WHAT YOU NEED TO DO —
1: In the text about New England sawmills and health-care costs, what year did the Sherman Lumber Company Sawmill close?
2: Resume the text about New England sawmills and health-care costs from where it stops.
— START PROVIDED TEXT —
The Sherman Lumber Company Sawmill, Stacyville, Maine, closed in 2002 and sold at auction. New England sawmills, like U.S. automakers and steelmakers, are getting their clocks cleaned partly because they carry health-insurance costs their foreign competitors (in this case, Canadian sawmills) do not. Photo from Keene Auction Company.
Within particular countries, however, the dependency ratio is almost meaningless to individual companies or industries in most industrialized Western nations, since retirement and health-care benefits are absorbed by society at large. In the U.S., however, companies that provide these benefits suffer a tremendous competitive advantage. And though Gladwell focuses mainly on retirement benefits (both pensions and health-care) in the article, his blog post notes that even our employer-based health-care-insurance system here in the U.S. puts many industries at a horrible disadvantge.
I first saw this directly when talking with New England sawmill and paper-mill owners when working on The Northern Forest, the book Richard Ober and I wrote about the northern New England woods industry and culture. These mill owners — a group decidedly toward the libertarian end of the political spectrum — were getting killed by Canadian mills an hour or two north, and a prime reason, as most of them recognized, was that the Canadian mills didn’t have the expense of paying for worker health insurance.
— END PROVIDED TEXT —
— START GIVEN RECORDS —
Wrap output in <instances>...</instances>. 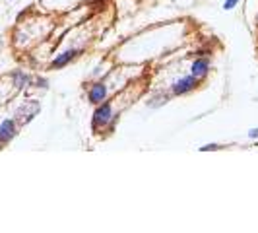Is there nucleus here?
I'll use <instances>...</instances> for the list:
<instances>
[{"label": "nucleus", "mask_w": 258, "mask_h": 233, "mask_svg": "<svg viewBox=\"0 0 258 233\" xmlns=\"http://www.w3.org/2000/svg\"><path fill=\"white\" fill-rule=\"evenodd\" d=\"M39 111H41V105L37 101H26V103L18 109V121L20 123H29Z\"/></svg>", "instance_id": "nucleus-5"}, {"label": "nucleus", "mask_w": 258, "mask_h": 233, "mask_svg": "<svg viewBox=\"0 0 258 233\" xmlns=\"http://www.w3.org/2000/svg\"><path fill=\"white\" fill-rule=\"evenodd\" d=\"M190 74L198 78L200 82L210 74V61H208L206 56H198V59L194 61L192 66H190Z\"/></svg>", "instance_id": "nucleus-6"}, {"label": "nucleus", "mask_w": 258, "mask_h": 233, "mask_svg": "<svg viewBox=\"0 0 258 233\" xmlns=\"http://www.w3.org/2000/svg\"><path fill=\"white\" fill-rule=\"evenodd\" d=\"M39 88H43V90H47V80H43V78H39L37 80Z\"/></svg>", "instance_id": "nucleus-12"}, {"label": "nucleus", "mask_w": 258, "mask_h": 233, "mask_svg": "<svg viewBox=\"0 0 258 233\" xmlns=\"http://www.w3.org/2000/svg\"><path fill=\"white\" fill-rule=\"evenodd\" d=\"M202 152H210V150H220V146L218 144H208V146H204V148H200Z\"/></svg>", "instance_id": "nucleus-11"}, {"label": "nucleus", "mask_w": 258, "mask_h": 233, "mask_svg": "<svg viewBox=\"0 0 258 233\" xmlns=\"http://www.w3.org/2000/svg\"><path fill=\"white\" fill-rule=\"evenodd\" d=\"M237 4H239V0H225L223 2V10H233Z\"/></svg>", "instance_id": "nucleus-10"}, {"label": "nucleus", "mask_w": 258, "mask_h": 233, "mask_svg": "<svg viewBox=\"0 0 258 233\" xmlns=\"http://www.w3.org/2000/svg\"><path fill=\"white\" fill-rule=\"evenodd\" d=\"M88 97H90V103H93V105H99L101 101H105V97H107V88H105L103 82H95L90 88V91H88Z\"/></svg>", "instance_id": "nucleus-7"}, {"label": "nucleus", "mask_w": 258, "mask_h": 233, "mask_svg": "<svg viewBox=\"0 0 258 233\" xmlns=\"http://www.w3.org/2000/svg\"><path fill=\"white\" fill-rule=\"evenodd\" d=\"M93 2H103V0H93Z\"/></svg>", "instance_id": "nucleus-14"}, {"label": "nucleus", "mask_w": 258, "mask_h": 233, "mask_svg": "<svg viewBox=\"0 0 258 233\" xmlns=\"http://www.w3.org/2000/svg\"><path fill=\"white\" fill-rule=\"evenodd\" d=\"M80 49H68V51L60 52V54H56L54 59H52L51 63V68H54V70H60V68H64V66H68L74 59H76L78 54H80Z\"/></svg>", "instance_id": "nucleus-4"}, {"label": "nucleus", "mask_w": 258, "mask_h": 233, "mask_svg": "<svg viewBox=\"0 0 258 233\" xmlns=\"http://www.w3.org/2000/svg\"><path fill=\"white\" fill-rule=\"evenodd\" d=\"M12 82H14V86H16L18 90H22V88L29 86L31 78L27 76L26 72H22V70H14V72H12Z\"/></svg>", "instance_id": "nucleus-8"}, {"label": "nucleus", "mask_w": 258, "mask_h": 233, "mask_svg": "<svg viewBox=\"0 0 258 233\" xmlns=\"http://www.w3.org/2000/svg\"><path fill=\"white\" fill-rule=\"evenodd\" d=\"M16 134H18V125H16V121H14V119H4V121L0 123V146L12 142L14 138H16Z\"/></svg>", "instance_id": "nucleus-3"}, {"label": "nucleus", "mask_w": 258, "mask_h": 233, "mask_svg": "<svg viewBox=\"0 0 258 233\" xmlns=\"http://www.w3.org/2000/svg\"><path fill=\"white\" fill-rule=\"evenodd\" d=\"M111 116H113V103L111 101H101L99 105H95L93 119H91V129L95 130V132L107 129Z\"/></svg>", "instance_id": "nucleus-1"}, {"label": "nucleus", "mask_w": 258, "mask_h": 233, "mask_svg": "<svg viewBox=\"0 0 258 233\" xmlns=\"http://www.w3.org/2000/svg\"><path fill=\"white\" fill-rule=\"evenodd\" d=\"M169 101V95L167 93H159V95H154L150 101H148V107H152V109H157V107H161V105H165Z\"/></svg>", "instance_id": "nucleus-9"}, {"label": "nucleus", "mask_w": 258, "mask_h": 233, "mask_svg": "<svg viewBox=\"0 0 258 233\" xmlns=\"http://www.w3.org/2000/svg\"><path fill=\"white\" fill-rule=\"evenodd\" d=\"M248 136H250V138H258V129H250V130H248Z\"/></svg>", "instance_id": "nucleus-13"}, {"label": "nucleus", "mask_w": 258, "mask_h": 233, "mask_svg": "<svg viewBox=\"0 0 258 233\" xmlns=\"http://www.w3.org/2000/svg\"><path fill=\"white\" fill-rule=\"evenodd\" d=\"M200 86V80L192 74H188V76H182L181 80H175L173 82V86H171V93L173 95H186V93H190L194 91L196 88Z\"/></svg>", "instance_id": "nucleus-2"}]
</instances>
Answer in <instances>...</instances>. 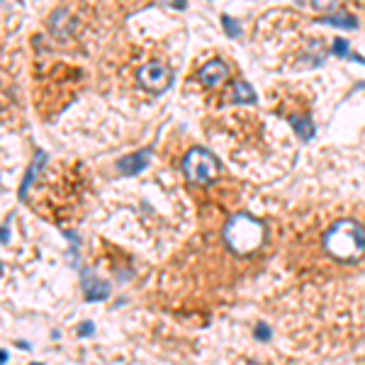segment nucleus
Instances as JSON below:
<instances>
[{
    "label": "nucleus",
    "mask_w": 365,
    "mask_h": 365,
    "mask_svg": "<svg viewBox=\"0 0 365 365\" xmlns=\"http://www.w3.org/2000/svg\"><path fill=\"white\" fill-rule=\"evenodd\" d=\"M326 22H331V25H341V27H348V30H353V27H355L353 17H346V15H338V17H326Z\"/></svg>",
    "instance_id": "nucleus-9"
},
{
    "label": "nucleus",
    "mask_w": 365,
    "mask_h": 365,
    "mask_svg": "<svg viewBox=\"0 0 365 365\" xmlns=\"http://www.w3.org/2000/svg\"><path fill=\"white\" fill-rule=\"evenodd\" d=\"M290 122H292V127L302 134V139H312L314 136V127H312V122L309 119H299V117H290Z\"/></svg>",
    "instance_id": "nucleus-8"
},
{
    "label": "nucleus",
    "mask_w": 365,
    "mask_h": 365,
    "mask_svg": "<svg viewBox=\"0 0 365 365\" xmlns=\"http://www.w3.org/2000/svg\"><path fill=\"white\" fill-rule=\"evenodd\" d=\"M182 170H185V175H188L193 182H212V180L219 175V161H217L210 151L195 146V149H190V151L185 153Z\"/></svg>",
    "instance_id": "nucleus-3"
},
{
    "label": "nucleus",
    "mask_w": 365,
    "mask_h": 365,
    "mask_svg": "<svg viewBox=\"0 0 365 365\" xmlns=\"http://www.w3.org/2000/svg\"><path fill=\"white\" fill-rule=\"evenodd\" d=\"M333 51H336L338 56H348V42H343V39H336V44H333Z\"/></svg>",
    "instance_id": "nucleus-10"
},
{
    "label": "nucleus",
    "mask_w": 365,
    "mask_h": 365,
    "mask_svg": "<svg viewBox=\"0 0 365 365\" xmlns=\"http://www.w3.org/2000/svg\"><path fill=\"white\" fill-rule=\"evenodd\" d=\"M224 239L236 253H251L263 244V224L249 215H236L227 222Z\"/></svg>",
    "instance_id": "nucleus-2"
},
{
    "label": "nucleus",
    "mask_w": 365,
    "mask_h": 365,
    "mask_svg": "<svg viewBox=\"0 0 365 365\" xmlns=\"http://www.w3.org/2000/svg\"><path fill=\"white\" fill-rule=\"evenodd\" d=\"M232 102H256V93L246 81H234L232 83V93H229Z\"/></svg>",
    "instance_id": "nucleus-6"
},
{
    "label": "nucleus",
    "mask_w": 365,
    "mask_h": 365,
    "mask_svg": "<svg viewBox=\"0 0 365 365\" xmlns=\"http://www.w3.org/2000/svg\"><path fill=\"white\" fill-rule=\"evenodd\" d=\"M227 76H229V68L224 61H210L200 68V81L205 85H219L227 81Z\"/></svg>",
    "instance_id": "nucleus-5"
},
{
    "label": "nucleus",
    "mask_w": 365,
    "mask_h": 365,
    "mask_svg": "<svg viewBox=\"0 0 365 365\" xmlns=\"http://www.w3.org/2000/svg\"><path fill=\"white\" fill-rule=\"evenodd\" d=\"M139 81H141L144 88L158 93V90H163L170 83V71L161 61H151V64H146V66L139 68Z\"/></svg>",
    "instance_id": "nucleus-4"
},
{
    "label": "nucleus",
    "mask_w": 365,
    "mask_h": 365,
    "mask_svg": "<svg viewBox=\"0 0 365 365\" xmlns=\"http://www.w3.org/2000/svg\"><path fill=\"white\" fill-rule=\"evenodd\" d=\"M222 22H224V27L229 30V34H232V37H236V34H239V27L234 25V20H232V17H222Z\"/></svg>",
    "instance_id": "nucleus-11"
},
{
    "label": "nucleus",
    "mask_w": 365,
    "mask_h": 365,
    "mask_svg": "<svg viewBox=\"0 0 365 365\" xmlns=\"http://www.w3.org/2000/svg\"><path fill=\"white\" fill-rule=\"evenodd\" d=\"M146 151H139V153H134V156H129V158H124V161H119V170L122 173H127V175H132V173H139L144 166H146Z\"/></svg>",
    "instance_id": "nucleus-7"
},
{
    "label": "nucleus",
    "mask_w": 365,
    "mask_h": 365,
    "mask_svg": "<svg viewBox=\"0 0 365 365\" xmlns=\"http://www.w3.org/2000/svg\"><path fill=\"white\" fill-rule=\"evenodd\" d=\"M324 249L341 263L360 261L365 256V229L353 219H341L324 234Z\"/></svg>",
    "instance_id": "nucleus-1"
}]
</instances>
— END GIVEN RECORDS —
ANSWERS FOR THE EXERCISE —
1: 2002

2:
“I don’t have to give my guys health insurance coverage,” one mill owner told me. “But considering how dangerous this work is, I couldn’t feel good about it if I didn’t.” As a result, he operated on dangerously thin margins. This hurt him yet further, for it meant he couldn’t afford investments in more efficient mill equipment to improve productivity — improvements the Canadian companies were making as we spoke.
The New England mill industry is getting crushed right now by Canadian competition, and the cost of health-care insurance (and worker compensation insurance, another cost Canadian mills don’t directly bear) is a big reason why.
As Gladwell points out on his blog, some of our bigger, older industries, such as cars and steel, suffer this fate more painfully, since they are insuring not only present workers but many retired workers. The cost of doing so is one reason (along with some brain-dead management) that the Big Three are taking such a beating. Gladwell says the managers of these companies recognize quite clearly that the lack of national health insurance is crippling these industries — yet they stay mum. As Gladwell puts it,
Why aren’t the heads of the Big Three all campaigning for universal healthcare? One reader points out that Detroit did support the Clinton healthcare initiative, so perhaps their failure to speak up right now around is strategic: that is, they would rather expend political capital on ideas that have an immediate political future. But even if that is true, I don’t follow the logic. If the heads of all the old-line manufacturers were to stand up tomorrow and make a combined call for universal healthcare, wouldn’t that act alone be sufficient to put the issue at the top of the political agenda?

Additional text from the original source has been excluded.